# Cage cooling...



## hanhan27 (May 12, 2011)

So I got my CHE all set up with the thermostat last night to do a test run to stabilize the temperature before I get my hedgie tomorrow. Well, I have 2 thermometers in the sterilite bin and a 75W CHE. I have the ReptiTemp 500r thermostat and a 10" dome.

Before I turned the thermostat on, the temp in the bin was like 69 or 70. I turned the thermostat on a lowish setting, and within about 15 minutes, the temp was up to like 80. I turned the thermostat down a little, the temp dropped to 79. I turned it all the way down and the temp dropped to 78. Then, the CHE I had in the dome burned out, so I'm getting one from a friend. 

Anyway, isn't 78 a little too warm? The temperature in the house is pretty inconsistent due to no A/C. At night, the temperature in the room the hedgie will be in is about 67 or 68. During the day, it shoots up to 81 or 82. 

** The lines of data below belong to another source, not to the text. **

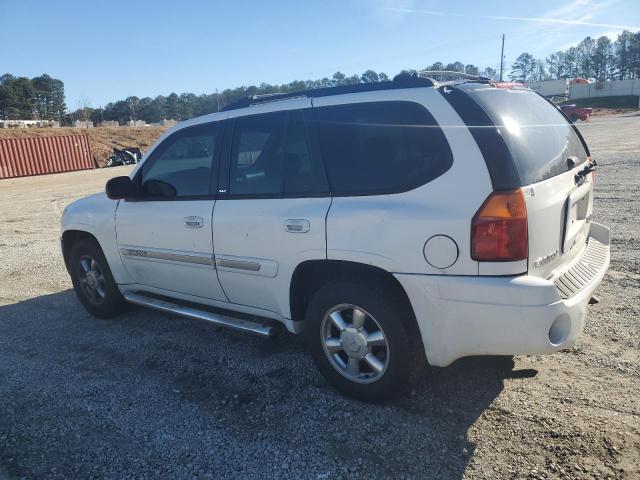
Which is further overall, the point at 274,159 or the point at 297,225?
the point at 274,159

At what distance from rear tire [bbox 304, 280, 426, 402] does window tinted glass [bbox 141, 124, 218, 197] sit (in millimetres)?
1443

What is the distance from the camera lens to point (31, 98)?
305 feet

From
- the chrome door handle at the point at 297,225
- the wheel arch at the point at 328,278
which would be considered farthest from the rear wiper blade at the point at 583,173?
the chrome door handle at the point at 297,225

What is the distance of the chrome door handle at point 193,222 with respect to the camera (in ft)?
12.7

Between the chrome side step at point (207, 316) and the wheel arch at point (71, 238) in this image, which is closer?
the chrome side step at point (207, 316)

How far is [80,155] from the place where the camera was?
30703 millimetres

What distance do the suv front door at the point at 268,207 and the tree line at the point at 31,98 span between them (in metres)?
92.7

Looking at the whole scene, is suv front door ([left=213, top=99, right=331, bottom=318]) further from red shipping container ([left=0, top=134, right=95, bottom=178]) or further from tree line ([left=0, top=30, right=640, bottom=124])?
tree line ([left=0, top=30, right=640, bottom=124])

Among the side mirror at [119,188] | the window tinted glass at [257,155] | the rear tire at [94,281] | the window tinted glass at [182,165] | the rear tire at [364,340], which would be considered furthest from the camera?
the rear tire at [94,281]

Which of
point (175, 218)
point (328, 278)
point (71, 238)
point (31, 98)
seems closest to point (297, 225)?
point (328, 278)

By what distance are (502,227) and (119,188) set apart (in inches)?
126

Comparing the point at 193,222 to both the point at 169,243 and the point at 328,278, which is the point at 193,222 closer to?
the point at 169,243

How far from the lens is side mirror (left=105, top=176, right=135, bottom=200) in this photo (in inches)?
170

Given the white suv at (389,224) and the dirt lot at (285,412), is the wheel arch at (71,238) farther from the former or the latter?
the white suv at (389,224)
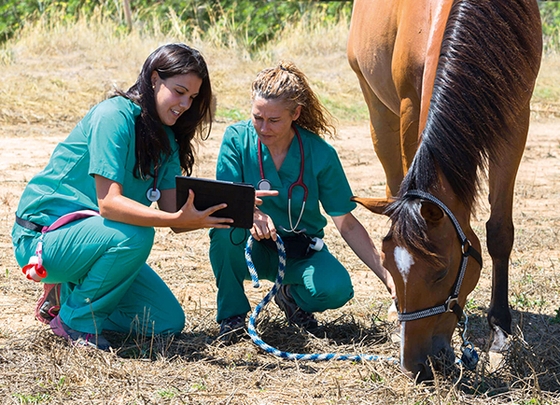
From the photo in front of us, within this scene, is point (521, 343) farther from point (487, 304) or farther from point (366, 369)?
point (487, 304)

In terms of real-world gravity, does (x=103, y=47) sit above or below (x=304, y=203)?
below

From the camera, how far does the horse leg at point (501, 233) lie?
3.44m

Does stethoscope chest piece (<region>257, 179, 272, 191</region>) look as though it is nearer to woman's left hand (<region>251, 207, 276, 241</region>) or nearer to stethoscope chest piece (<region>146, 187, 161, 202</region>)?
woman's left hand (<region>251, 207, 276, 241</region>)

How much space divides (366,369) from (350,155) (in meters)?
5.16

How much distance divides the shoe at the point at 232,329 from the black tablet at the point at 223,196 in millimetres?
588

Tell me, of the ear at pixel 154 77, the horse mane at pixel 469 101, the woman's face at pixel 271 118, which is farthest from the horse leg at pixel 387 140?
the ear at pixel 154 77

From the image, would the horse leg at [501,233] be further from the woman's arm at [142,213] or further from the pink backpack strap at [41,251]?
the pink backpack strap at [41,251]

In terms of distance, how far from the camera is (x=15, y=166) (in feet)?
22.3

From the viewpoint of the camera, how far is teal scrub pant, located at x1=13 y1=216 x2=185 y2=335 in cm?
318

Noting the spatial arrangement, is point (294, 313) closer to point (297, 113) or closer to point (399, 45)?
point (297, 113)

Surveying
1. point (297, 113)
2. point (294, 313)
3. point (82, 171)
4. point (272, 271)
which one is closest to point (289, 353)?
point (294, 313)

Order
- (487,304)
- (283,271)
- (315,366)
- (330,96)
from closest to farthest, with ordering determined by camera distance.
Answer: (315,366), (283,271), (487,304), (330,96)

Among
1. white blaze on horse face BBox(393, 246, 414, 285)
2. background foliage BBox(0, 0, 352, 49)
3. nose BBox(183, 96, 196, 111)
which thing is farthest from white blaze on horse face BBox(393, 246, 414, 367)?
background foliage BBox(0, 0, 352, 49)

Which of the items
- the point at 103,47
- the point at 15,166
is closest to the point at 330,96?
the point at 103,47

What do I do? I've read some of the threads on here about this issue and saw the ice packs on the top of the tank suggestion... but will this be enough to keep the temp stable and comfortable for Ms. Hedgehog during the warmer hours of the day? I somehow doubt it. :\ I plan on putting a tile in her bin for her to lay on if she gets warm, I just don't think this will be enough.

Help.


----------



## hanhan27 (May 12, 2011)

My mom suggested putting a corn or flax bag in the freezer for a while and then putting it in with the hedgie. 

Could anything about that be a bad idea? The corn bag she has is a small flannel bag filled with corn, with another layer of flannel around it. I think this could really work.


----------